— start EXERCISE MATERIALS —

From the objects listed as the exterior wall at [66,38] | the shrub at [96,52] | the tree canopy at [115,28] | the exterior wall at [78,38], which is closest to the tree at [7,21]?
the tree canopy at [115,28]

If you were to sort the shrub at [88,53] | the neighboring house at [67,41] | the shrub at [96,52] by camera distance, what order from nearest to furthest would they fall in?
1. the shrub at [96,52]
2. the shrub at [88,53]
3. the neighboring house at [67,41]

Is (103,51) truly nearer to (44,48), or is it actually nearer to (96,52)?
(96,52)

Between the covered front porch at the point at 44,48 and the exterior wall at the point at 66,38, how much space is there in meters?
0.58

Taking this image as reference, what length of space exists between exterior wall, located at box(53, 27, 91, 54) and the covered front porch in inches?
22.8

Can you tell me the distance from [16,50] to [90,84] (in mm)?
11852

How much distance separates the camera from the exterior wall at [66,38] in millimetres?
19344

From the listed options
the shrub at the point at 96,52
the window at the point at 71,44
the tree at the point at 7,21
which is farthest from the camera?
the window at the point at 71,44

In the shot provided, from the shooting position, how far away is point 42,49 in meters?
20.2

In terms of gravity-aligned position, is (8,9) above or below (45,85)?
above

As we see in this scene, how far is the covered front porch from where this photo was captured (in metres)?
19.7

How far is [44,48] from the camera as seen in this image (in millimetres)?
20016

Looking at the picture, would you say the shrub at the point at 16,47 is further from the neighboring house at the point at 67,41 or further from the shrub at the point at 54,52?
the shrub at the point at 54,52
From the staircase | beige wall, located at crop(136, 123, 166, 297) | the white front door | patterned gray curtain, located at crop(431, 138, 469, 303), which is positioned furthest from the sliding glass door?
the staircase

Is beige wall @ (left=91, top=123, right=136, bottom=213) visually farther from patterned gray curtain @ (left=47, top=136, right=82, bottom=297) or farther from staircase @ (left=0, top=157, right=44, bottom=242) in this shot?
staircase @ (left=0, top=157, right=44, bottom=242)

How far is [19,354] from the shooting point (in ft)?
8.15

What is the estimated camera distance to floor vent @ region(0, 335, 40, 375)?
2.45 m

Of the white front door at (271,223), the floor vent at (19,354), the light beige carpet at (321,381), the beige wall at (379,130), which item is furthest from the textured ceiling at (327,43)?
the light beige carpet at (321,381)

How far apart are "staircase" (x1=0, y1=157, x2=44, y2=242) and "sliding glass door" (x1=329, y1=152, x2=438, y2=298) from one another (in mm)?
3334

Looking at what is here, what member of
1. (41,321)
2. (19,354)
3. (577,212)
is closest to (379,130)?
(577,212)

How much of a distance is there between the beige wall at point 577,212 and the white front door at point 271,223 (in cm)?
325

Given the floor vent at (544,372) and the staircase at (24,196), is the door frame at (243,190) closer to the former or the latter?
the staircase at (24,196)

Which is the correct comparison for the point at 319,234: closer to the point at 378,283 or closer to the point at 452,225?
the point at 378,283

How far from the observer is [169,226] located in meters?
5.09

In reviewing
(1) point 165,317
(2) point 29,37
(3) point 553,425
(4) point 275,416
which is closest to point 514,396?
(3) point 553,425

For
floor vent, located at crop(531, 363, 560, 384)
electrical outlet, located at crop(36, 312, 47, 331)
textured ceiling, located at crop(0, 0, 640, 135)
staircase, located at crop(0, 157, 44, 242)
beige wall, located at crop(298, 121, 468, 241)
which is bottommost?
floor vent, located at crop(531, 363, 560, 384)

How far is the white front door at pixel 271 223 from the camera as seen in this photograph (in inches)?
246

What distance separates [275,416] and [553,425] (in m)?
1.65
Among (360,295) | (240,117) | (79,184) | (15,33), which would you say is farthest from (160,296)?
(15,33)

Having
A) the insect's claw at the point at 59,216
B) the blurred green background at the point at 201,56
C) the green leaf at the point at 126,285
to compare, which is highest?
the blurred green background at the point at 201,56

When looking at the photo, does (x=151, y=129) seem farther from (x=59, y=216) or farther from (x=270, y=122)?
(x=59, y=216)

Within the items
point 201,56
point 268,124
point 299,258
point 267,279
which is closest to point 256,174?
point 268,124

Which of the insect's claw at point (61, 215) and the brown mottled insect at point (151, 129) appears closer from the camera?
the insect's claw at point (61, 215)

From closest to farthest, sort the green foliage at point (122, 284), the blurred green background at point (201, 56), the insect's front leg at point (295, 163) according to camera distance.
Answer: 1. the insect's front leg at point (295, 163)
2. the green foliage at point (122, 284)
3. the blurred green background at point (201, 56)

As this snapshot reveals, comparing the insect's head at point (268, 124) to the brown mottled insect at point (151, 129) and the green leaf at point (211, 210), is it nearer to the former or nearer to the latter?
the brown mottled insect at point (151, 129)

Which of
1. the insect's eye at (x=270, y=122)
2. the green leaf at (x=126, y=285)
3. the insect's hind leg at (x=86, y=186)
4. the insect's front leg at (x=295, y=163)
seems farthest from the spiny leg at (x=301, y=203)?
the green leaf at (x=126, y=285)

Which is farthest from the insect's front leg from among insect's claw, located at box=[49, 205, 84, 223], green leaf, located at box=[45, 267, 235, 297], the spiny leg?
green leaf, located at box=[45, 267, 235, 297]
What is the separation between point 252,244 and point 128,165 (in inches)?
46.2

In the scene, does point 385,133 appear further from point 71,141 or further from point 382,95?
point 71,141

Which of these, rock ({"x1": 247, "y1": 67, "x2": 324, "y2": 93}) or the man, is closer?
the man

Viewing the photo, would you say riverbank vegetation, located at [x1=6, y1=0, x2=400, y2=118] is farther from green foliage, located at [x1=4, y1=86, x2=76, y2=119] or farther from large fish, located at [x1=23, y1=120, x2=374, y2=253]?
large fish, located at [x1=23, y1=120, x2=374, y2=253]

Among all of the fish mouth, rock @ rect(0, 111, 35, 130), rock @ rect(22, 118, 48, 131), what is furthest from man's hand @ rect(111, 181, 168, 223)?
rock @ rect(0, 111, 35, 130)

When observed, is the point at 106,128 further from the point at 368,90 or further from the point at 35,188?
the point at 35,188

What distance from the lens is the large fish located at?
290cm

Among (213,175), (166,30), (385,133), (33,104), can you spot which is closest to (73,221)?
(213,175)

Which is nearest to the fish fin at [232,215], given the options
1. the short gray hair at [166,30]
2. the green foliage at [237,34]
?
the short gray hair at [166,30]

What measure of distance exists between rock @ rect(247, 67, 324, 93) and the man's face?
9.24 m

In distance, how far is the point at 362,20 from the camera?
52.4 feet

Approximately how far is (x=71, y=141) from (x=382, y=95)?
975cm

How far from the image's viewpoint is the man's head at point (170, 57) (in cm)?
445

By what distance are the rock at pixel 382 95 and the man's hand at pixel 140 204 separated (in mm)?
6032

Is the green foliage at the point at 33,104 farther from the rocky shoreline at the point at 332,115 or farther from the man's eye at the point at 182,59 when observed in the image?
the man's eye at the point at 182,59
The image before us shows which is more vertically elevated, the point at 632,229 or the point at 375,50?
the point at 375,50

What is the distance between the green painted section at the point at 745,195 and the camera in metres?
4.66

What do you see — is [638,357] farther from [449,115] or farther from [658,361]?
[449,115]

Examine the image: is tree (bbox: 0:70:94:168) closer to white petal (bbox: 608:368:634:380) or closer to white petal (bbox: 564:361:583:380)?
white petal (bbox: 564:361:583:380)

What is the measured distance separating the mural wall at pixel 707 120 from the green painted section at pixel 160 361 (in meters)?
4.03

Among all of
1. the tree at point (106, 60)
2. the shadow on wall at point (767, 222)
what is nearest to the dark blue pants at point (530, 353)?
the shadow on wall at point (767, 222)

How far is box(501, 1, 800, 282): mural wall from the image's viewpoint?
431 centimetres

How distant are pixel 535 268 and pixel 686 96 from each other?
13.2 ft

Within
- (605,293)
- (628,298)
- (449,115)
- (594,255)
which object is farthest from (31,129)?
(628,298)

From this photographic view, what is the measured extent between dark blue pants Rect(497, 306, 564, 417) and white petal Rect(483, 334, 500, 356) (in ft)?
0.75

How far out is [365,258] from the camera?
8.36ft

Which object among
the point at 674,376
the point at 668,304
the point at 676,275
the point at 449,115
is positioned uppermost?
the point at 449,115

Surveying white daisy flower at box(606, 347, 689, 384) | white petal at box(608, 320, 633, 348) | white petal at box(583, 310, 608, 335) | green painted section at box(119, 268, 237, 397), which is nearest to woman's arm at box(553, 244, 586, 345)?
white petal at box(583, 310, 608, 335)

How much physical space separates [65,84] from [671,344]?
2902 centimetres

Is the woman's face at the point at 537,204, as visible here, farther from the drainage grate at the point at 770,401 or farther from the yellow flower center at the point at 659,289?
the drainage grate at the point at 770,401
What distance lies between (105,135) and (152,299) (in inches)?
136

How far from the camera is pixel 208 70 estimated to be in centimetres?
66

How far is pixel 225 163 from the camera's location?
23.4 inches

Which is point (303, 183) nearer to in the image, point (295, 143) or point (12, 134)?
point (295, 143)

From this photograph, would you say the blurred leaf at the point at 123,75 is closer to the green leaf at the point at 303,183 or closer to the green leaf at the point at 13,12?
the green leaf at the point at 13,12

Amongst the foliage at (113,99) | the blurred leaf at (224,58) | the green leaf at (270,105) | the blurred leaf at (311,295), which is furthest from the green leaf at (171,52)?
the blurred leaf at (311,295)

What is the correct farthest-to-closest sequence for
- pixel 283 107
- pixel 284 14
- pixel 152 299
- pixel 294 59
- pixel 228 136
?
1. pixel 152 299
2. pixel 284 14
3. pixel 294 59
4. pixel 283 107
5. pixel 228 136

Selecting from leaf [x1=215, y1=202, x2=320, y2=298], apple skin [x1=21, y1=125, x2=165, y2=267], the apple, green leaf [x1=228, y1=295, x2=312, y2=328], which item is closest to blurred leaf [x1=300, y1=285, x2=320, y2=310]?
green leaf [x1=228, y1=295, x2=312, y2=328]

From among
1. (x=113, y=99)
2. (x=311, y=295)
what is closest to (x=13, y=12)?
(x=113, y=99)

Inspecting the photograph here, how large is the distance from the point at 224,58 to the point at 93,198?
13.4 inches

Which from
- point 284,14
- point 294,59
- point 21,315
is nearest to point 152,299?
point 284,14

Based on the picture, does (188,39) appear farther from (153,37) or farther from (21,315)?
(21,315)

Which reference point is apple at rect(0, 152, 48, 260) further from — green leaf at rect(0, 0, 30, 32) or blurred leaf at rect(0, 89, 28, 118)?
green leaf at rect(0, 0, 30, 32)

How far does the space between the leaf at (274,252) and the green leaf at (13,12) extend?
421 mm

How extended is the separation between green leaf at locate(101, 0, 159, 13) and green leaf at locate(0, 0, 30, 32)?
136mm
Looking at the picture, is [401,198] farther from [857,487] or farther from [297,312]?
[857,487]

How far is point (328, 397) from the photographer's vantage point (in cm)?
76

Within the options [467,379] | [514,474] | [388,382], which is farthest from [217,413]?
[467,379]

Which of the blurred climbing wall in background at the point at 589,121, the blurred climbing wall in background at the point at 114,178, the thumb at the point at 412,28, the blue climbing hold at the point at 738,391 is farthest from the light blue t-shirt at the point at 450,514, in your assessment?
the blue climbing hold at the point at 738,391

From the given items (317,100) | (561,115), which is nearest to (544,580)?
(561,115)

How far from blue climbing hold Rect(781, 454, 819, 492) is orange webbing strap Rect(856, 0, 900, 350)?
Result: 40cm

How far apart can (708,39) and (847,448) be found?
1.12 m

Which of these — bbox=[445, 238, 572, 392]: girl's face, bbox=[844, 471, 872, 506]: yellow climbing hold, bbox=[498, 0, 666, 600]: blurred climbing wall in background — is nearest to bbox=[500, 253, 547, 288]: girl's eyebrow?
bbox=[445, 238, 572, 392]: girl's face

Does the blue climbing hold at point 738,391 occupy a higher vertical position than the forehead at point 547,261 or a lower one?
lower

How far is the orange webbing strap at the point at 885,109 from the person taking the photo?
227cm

— end EXERCISE MATERIALS —

* PROMPT *
Please rewrite the entries from the line containing "From the given" through the final entry, swapping "webbing" for "nylon" and leaving everything else unchanged. Return only those lines.

* EXPECTED OUTPUT *
From the given items (317,100) | (561,115), which is nearest to (544,580)?
(561,115)

How far from blue climbing hold Rect(781, 454, 819, 492) is orange nylon strap Rect(856, 0, 900, 350)?
Result: 40cm

How far apart can (708,39) and (847,448) be found?
1.12 m

Which of these — bbox=[445, 238, 572, 392]: girl's face, bbox=[844, 471, 872, 506]: yellow climbing hold, bbox=[498, 0, 666, 600]: blurred climbing wall in background — is nearest to bbox=[500, 253, 547, 288]: girl's eyebrow?
bbox=[445, 238, 572, 392]: girl's face

Does the blue climbing hold at point 738,391 occupy a higher vertical position than the forehead at point 547,261 or a lower one?
lower

How far is the orange nylon strap at the point at 885,109 from the person taking the photo?
227cm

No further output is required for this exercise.